拝啓 13日は母の新盆、本当に悲しさがこみあげてきます。母は本当に逝ってしまったのですか。27日の早朝4時半にお墓参りに行ってまいりましたが、悲しさと寂しさが胸を締めつけます。母の死は呼吸停止でその上葬儀は密葬、こんなこと聞いたことありません。母の悲報を誰にも口にだすことができず秘密にしているのです。先に故母寿子の死亡診断書の写しを送付頂くようにお願いいたしましたが、未だお返事を頂いておりません。どうして送って下さらないのですか、それによって言いがかりをつけるとか難詰したりするつもりは毛頭ないのです。ただ母の死を納得したいだけなのです。本当に母がこの世にいないことがどうしても信じられないのです。助けて下さい。死亡診断書がどうしても私には必要なのです。死んだことを納得するために。

 再再度死亡診断書の写しを郵送して下さいとお願い致します。
 6月12日付けのお便りに「故人の最終にして最高の意思の表明が遺言書でございますので、それを尊重することがせめてもの親孝行の道かと存じます」と書かれておりますように私は母の意思を尊重して生きていきたいと思っておりますが、福吉による暴行傷害事件の被害者である享子姉の気持ちは私とはまた別の抑えきれないものがあるようです。

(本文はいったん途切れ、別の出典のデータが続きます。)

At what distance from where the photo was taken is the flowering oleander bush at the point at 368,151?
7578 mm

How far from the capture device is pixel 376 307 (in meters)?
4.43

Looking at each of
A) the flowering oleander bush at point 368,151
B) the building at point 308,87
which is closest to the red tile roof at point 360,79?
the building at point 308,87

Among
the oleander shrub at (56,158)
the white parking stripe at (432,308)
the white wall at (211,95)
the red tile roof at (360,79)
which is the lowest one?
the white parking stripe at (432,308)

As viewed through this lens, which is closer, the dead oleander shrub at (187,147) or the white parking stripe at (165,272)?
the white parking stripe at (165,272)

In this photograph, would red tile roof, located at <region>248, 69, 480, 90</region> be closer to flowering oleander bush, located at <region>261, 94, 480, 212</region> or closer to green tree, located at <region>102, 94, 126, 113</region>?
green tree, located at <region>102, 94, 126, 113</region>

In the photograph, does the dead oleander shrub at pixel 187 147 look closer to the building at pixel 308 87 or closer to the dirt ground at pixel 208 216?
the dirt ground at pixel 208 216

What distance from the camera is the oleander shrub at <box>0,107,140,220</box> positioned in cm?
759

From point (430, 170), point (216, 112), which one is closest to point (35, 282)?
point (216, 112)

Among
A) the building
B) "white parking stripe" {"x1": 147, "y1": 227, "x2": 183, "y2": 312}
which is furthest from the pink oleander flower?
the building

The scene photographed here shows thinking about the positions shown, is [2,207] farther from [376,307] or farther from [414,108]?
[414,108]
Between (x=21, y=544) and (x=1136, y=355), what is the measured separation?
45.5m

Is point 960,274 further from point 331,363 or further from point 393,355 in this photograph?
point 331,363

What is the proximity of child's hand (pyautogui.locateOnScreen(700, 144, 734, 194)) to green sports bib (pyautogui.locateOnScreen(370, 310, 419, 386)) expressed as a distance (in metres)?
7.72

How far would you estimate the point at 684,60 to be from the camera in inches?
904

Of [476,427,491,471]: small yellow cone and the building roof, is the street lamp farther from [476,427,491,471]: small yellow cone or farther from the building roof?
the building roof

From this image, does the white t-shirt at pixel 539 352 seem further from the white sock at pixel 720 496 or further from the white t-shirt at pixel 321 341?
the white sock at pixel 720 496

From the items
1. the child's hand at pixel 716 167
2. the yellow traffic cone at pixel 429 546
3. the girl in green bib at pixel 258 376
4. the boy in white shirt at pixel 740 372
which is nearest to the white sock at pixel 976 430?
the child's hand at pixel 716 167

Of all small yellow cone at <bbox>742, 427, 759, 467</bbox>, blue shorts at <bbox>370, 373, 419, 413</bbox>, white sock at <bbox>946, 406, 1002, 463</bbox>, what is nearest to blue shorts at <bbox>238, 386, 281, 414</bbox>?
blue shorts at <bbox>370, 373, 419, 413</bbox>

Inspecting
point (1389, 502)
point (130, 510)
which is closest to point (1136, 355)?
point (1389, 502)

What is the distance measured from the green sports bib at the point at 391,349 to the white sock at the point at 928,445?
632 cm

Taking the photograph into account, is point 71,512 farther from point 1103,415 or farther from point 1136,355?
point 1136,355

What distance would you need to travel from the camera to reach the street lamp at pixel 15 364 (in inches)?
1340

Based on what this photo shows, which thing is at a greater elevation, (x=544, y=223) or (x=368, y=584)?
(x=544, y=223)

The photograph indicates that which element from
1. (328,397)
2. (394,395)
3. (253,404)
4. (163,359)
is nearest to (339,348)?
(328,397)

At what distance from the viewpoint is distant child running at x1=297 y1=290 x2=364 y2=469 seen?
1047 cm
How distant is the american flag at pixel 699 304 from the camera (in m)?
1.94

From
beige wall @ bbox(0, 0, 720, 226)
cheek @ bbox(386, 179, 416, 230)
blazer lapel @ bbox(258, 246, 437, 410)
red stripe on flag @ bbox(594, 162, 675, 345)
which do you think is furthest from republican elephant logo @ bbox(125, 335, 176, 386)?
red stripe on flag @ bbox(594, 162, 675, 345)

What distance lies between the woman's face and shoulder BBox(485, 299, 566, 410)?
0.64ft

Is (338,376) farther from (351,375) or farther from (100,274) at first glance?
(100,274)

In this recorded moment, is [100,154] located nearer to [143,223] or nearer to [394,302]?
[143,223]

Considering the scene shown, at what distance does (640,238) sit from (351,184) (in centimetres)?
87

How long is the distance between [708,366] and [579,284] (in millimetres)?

 親に呼ばれて集まった会合で親姉弟の前で実の弟に理不尽に殴られ怪我させられて、その事実がなかったことになっていることに怒りの根源があるのです。私としては姉が欲得なしの意地で弁護士をたてて遺留分訴訟を起こし、親姉弟間の醜く見苦しい遺留分争いになることを心底危惧いたしております。私はこの事件では直接には何の被害も受けておりませんが福吉の暴行傷害事件の現認者として、また姉を同伴した者としての責任と亡母から「稔子を頼むぞ」と頼まれている者としての責任から姉に単独行動はさせられないので、遺留分争いとなれば姉と同一行動をとらざるを得なくなることを虞れています。私の本心は遺留分訴訟はしたくないのです。だからそうならないように父親に頑張って欲しいのです。

 福吉の暴行問題はひとまず稔子と福吉間の未解決問題として横へ置いておいて、以下に私の提案を述べます。

 先のお便りに「貴金属や生前分与されたものを含めた相続対象となる財産目録の作成は四十九日が済んだあとにお知らせしたい」とありますが、貴方が再三仰るように「母にも貴方にも財産は何も残っていない」ということであれば、「85年間二人で頑張って事業してきたが、三人の子供にはこれだけしか残せなかった」とはっきり宣言なさった上で、「長男にはこれだけ、姉二人にはこれだけ」と少ないなりにはっきりと示され、「無駄な遺留分争いはやめて欲しい。見苦しいだけだ」とはっきり言って下さい。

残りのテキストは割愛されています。